Need a Leader for Your Organization? Hire a Pharmacy Manager!


Businesses need great leaders. An often unconsidered source for leadership talent are successful pharmacy managers!

Great companies need great management and great leadership. This is because only great managers and leaders can take talented individuals and turn them into high-performing teams. Bad leadership wastes talent, divides teams and creates harmful turnover. Bad management is expensive too. A Harvard Business Review article quotes a statistic suggesting that poor talent at the top costs the US economy as much as $398 billion dollars annually.1 Great leaders, on the other hand, pull great people together and through them accomplish amazing things.

Finding great management can be hard. To quote the title of Lee Iacocca’s bestseller, “Where Have All the Leaders Gone?” While entry level help and talent are not too difficult to find for those who are reasonably connected, finding people prepared to lead teams is notoriously challenging. You might simply look through resumes and LinkedIn profiles for people with management experience. In my opinion, many managers have been coddled by their companies with cushy jobs that hardly prepare them for the real work involved in growing a business.

That’s why I recommend companies think outside the box when it comes to finding a leader. Look for successful pharmacy managers to lead your team! They may not have an Ivy League business degree or MBA (though some do!), but they know a thing or 2 about managing and leading a group of individuals toward maximum performance and success.
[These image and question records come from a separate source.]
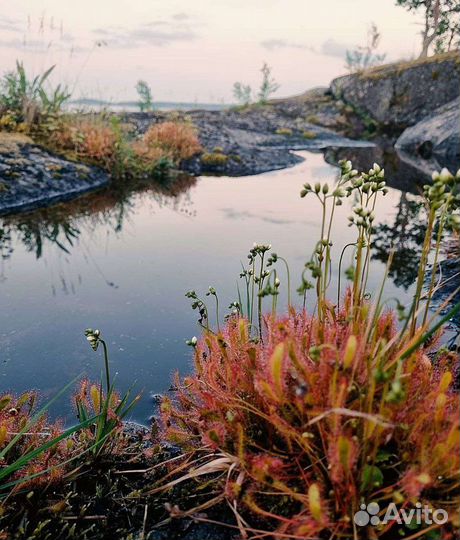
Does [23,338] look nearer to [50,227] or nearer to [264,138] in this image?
[50,227]

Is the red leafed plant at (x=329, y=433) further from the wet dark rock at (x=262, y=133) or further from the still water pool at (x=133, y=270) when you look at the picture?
the wet dark rock at (x=262, y=133)

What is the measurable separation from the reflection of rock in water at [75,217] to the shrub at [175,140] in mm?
3166

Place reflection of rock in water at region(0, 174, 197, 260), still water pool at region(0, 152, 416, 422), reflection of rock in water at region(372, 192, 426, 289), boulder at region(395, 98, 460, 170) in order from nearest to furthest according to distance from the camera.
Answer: still water pool at region(0, 152, 416, 422)
reflection of rock in water at region(372, 192, 426, 289)
reflection of rock in water at region(0, 174, 197, 260)
boulder at region(395, 98, 460, 170)

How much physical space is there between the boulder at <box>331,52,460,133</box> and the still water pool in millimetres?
16402

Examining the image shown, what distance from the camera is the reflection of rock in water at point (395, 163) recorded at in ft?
38.7

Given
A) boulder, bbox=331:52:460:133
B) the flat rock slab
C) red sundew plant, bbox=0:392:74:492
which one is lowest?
red sundew plant, bbox=0:392:74:492

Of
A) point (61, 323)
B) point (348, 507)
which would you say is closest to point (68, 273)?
point (61, 323)

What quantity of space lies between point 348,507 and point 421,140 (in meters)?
18.9

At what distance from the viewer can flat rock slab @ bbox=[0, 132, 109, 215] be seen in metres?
8.40

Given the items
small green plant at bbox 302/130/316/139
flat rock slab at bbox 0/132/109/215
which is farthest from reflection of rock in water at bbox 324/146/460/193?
flat rock slab at bbox 0/132/109/215

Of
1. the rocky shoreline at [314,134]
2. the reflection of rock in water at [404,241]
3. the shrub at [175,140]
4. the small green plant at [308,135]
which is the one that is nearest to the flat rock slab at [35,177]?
the rocky shoreline at [314,134]

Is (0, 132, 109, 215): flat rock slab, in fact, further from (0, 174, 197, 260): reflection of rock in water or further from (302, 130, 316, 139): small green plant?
(302, 130, 316, 139): small green plant

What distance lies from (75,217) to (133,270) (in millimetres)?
2708

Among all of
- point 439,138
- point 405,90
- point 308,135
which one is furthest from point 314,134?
point 439,138
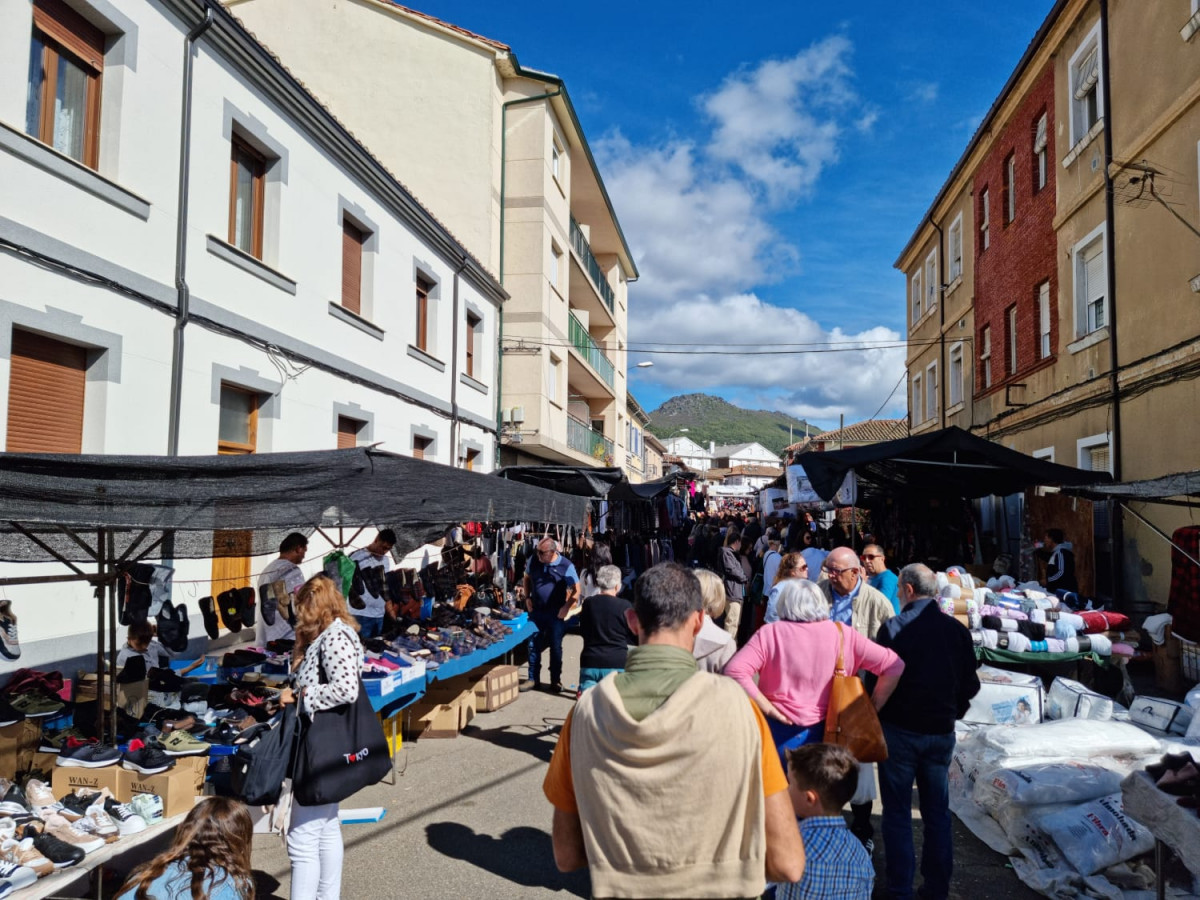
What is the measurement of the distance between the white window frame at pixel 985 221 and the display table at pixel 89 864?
19666 mm

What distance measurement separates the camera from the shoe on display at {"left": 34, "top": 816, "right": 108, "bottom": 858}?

Here are some of the top reasons that a successful pharmacy manager is a GREAT prospect for your organizations leadership:

Pharmacy managers are problem solvers. Anyone can find problems. And growing companies have their share of them. But solving problems, and doing so rapidly enough to keep things moving, is a skill developed in the trenches of real-life everyday pharmacies. Pharmacy managers deal with metric problems, budget problems, people problems, staffing problems and technology problems. They can handle your business problems too!

Pharmacy managers know how to work WITH teams and not just dictate rules and goals. You see, in most situations the pharmacy manager must work side by side with his/her staff in the pharmacy. The challenges faced on the front lines are THEIR challenges too. They can’t just bark orders and go back to their office and muse about their macho management style. They don’t have offices (usually). They work with the team they are leading, feeling the pains, seeing the success, feeling the impact of every new initiative.

Pharmacy managers think about efficiency…all the time. Inefficiencies abound in many businesses, and waste tens of thousands of dollars. But community pharmacy has NO room for inefficiency. It is a high pressure, high volume, rapidly moving business that demands an expert level of efficiency to stay safe and stay ahead. Others may have experience managing relatively easy departments. But as someone once said “anyone can hold the helm when the sea is calm.” The sea is never calm in a typical retail pharmacy! You need all hands on deck. Do you think you know how to get the most out of your employees? Put a pharmacy manager from a successful and busy pharmacy in your leadership and see what happens.

Pharmacy managers care about people. There are plenty of jobs in pharmacy these days for individuals who just like to read books and spew out answers. But management and leadership is a people-job. Pharmacy managers have to become experts in people management and customer relations in order to succeed. Think about it. What business market is more people-focused than health care?

Pharmacy managers don’t think of work as a 9 am to 5 pm thing. Retail pharmacy jobs are rarely a “punch in at 9 am and go home at 5 pm” kind of life. Pharmacy managers work long days, sometimes 12 hours or more on their feet doing intensely-detailed and focused work in a difficult and distracting atmosphere. They work nights, weekends, and holidays — because people don’t get sick just on the weekdays during business hours. And great managers and leaders aren’t the type that look at the clock and leave their work behind them. Yes, they must know how to balance work and life needs, but life happens and pharmacy managers have learned to weather the ups and downs of issues that occur at all times of the day and week.

So, does your organization need someone like that to take your product and people to the next level? While you might be inclined to look for another cookie-cutter manager from a business school, I would urge you to at least to consider thinking outside the box and looking at pharmacy managers for leadership rolls. You might be surprised how many would be willing to take their career in a new direction, even outside health care, to enjoy the satisfaction of leading a great team and great product into new levels of success.


1. Fuller R, Shiakaloff N. What great Managers do daily. Harvard Business Review. Dec. 14, 2016 Accessed May 20, 2017.